Dylan took a swig but quickly spat it out as he choked from the scotches strength. "Jesus!" He spluttered and handed the flask back, eyeing his uncle wearily as Don took another big swig, practically draining the flask in one go. "How can you drink that?" Dylan asked naively.
"Trust me, you get used to it," Don rasped as he felt the scotches familiar warmth drowning out the guilt.
After some time, Dylan turned his gaze once more upon his dishevelled uncle. Don's hair was longer than he liked, however, who had time to cut their hair when they spent every possible hour working and every waking moment in denial. Other than the hair and the dark shadow colouring Don's jaw, Dylan realised he didn't really know the man beside him. "What's going to happen to me?" Dylan asked suddenly, before he even realised he'd even been thinking it.
Unsure how to answer, Don played for time by finishing the flask, "Your aunt and I have been talking and we thought it might be best if we moved into the old craftsman home with you.
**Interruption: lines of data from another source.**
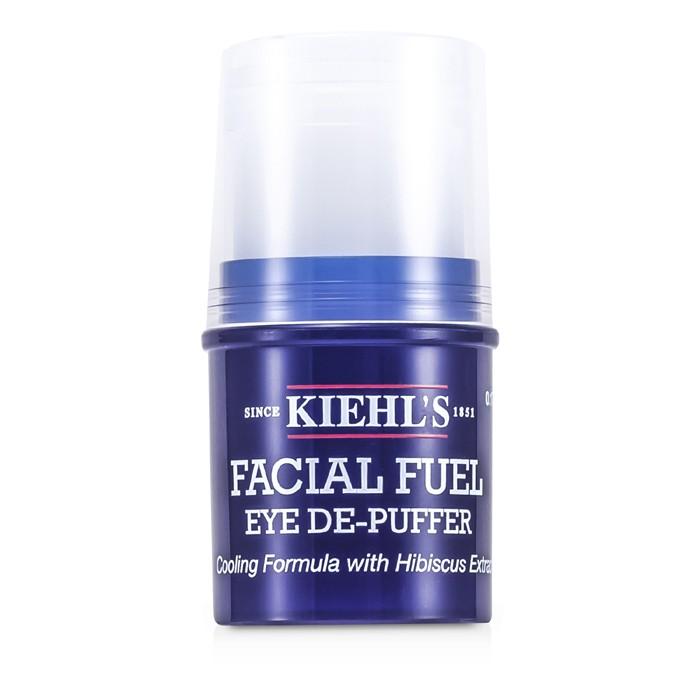 Facial Fuel Eye De-puffer - 5g/0.17oz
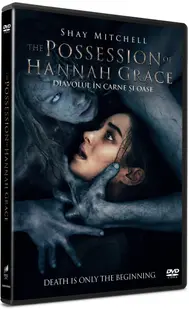 Diavolul in carne si oase / The Possession of Hannah Grace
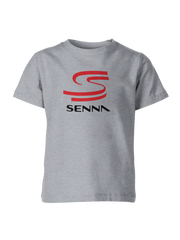 Dečiji Majice Ayrton Senna AS-DJMJ-001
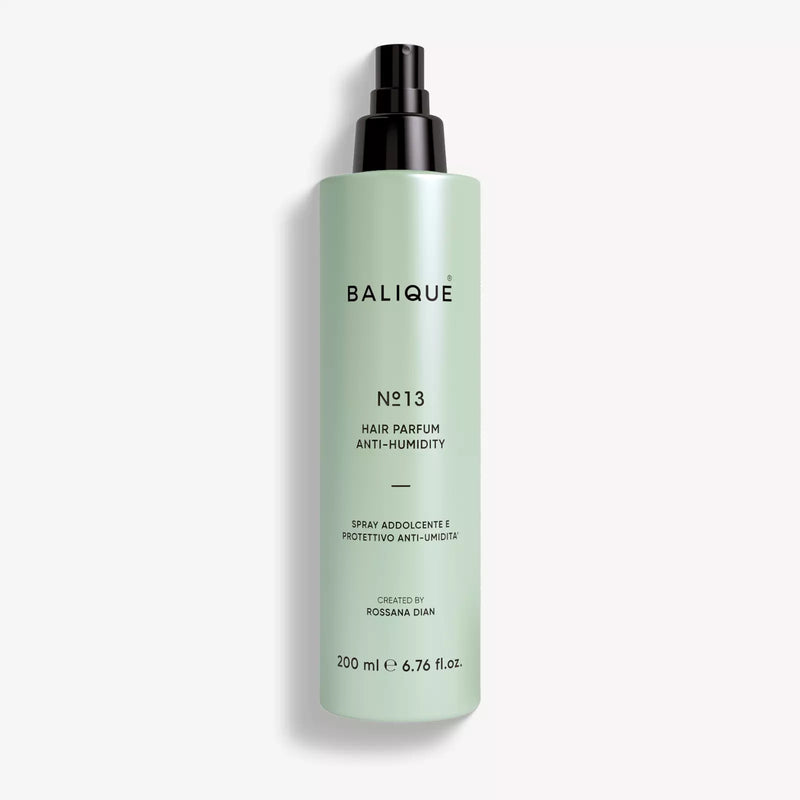 N°13 - HAIR PARFUM ANTI HUMIDITY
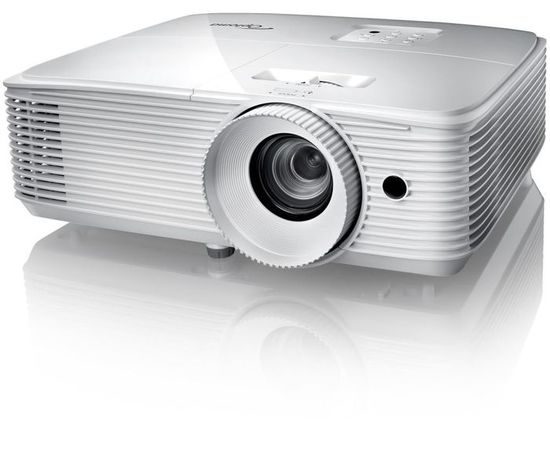 Beamer Optoma HD29H, bild 3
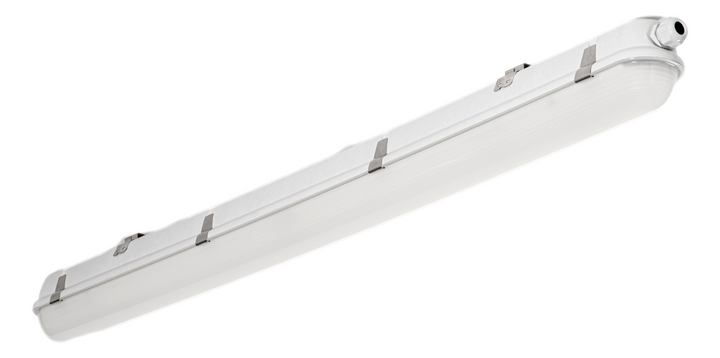 Colis PROMO 10+1 FIJI ONE IP66 Non dim. 23-39W 3020-5190lm PC 120cm 4000K +TH (copie)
We want to disrupt your life as little as possible," Don replied eventually.
"NO!" Dylan shouted unhappily and turned his head away from his uncle's enquiring gaze, "I…I don't want to go back there."
Don reached out and turned his nephew's head back to face him, it was covered in dirt, sweat, and blood but the defiant glint in his eyes shone through it all. "Ok," Don nodded selfishly, "Don't worry you don't have to go back there, you can come stay with me and Robin."
The relief that passed over Dylan's face mirrored that of his uncle's and was so heart wrenching that Don realised for the first time how frightened his nephew must have been. At the same time Dylan's body sagged with tiredness and for the first time in ten years Don reached out and pulled his nephew into a tight embrace.
Together the two sat in companionable silence for hours as the wind picked up and slowly rustled the branches of the tree above them, sending down a cascade of blossoms, neither one making it to the wake.